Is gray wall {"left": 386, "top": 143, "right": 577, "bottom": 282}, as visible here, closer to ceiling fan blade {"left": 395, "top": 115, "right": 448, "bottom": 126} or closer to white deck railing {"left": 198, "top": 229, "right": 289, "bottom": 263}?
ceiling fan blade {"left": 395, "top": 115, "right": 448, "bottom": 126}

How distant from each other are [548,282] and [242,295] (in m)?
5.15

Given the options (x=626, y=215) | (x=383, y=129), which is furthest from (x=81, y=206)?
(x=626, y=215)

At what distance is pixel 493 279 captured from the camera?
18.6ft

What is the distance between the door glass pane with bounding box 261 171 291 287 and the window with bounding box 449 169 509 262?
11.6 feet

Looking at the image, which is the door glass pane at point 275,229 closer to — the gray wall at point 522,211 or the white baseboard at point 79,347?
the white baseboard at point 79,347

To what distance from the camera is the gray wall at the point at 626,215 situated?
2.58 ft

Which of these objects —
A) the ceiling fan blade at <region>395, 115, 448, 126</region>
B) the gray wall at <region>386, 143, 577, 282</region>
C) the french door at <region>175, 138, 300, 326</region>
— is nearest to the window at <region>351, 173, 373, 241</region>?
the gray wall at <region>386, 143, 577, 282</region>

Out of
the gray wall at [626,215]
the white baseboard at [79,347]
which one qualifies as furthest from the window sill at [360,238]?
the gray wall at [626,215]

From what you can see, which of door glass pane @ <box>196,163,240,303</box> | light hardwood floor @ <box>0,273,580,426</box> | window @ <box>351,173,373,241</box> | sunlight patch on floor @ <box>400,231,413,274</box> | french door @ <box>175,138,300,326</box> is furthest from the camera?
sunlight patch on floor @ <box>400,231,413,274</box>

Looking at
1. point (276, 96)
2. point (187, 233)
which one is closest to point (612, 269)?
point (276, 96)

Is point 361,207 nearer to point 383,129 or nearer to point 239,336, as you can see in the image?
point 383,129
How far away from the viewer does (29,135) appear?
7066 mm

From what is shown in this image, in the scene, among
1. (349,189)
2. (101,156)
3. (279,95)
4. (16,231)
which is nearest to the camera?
+ + +
# Exercise
Output the part of the entries that opens with the line containing "Is point 361,207" and runs through the end of the entries as a Markdown table with the columns Row and Text. Number each line and leave out blank lines.

# The answer
| Row | Text |
|---|---|
| 1 | Is point 361,207 nearer to point 383,129 or nearer to point 239,336, as you can see in the image? |
| 2 | point 383,129 |
| 3 | How far away from the viewer does (29,135) appear? |
| 4 | 7066 mm |
| 5 | From what is shown in this image, in the scene, among |
| 6 | 1. (349,189) |
| 7 | 2. (101,156) |
| 8 | 3. (279,95) |
| 9 | 4. (16,231) |
| 10 | which is nearest to the camera? |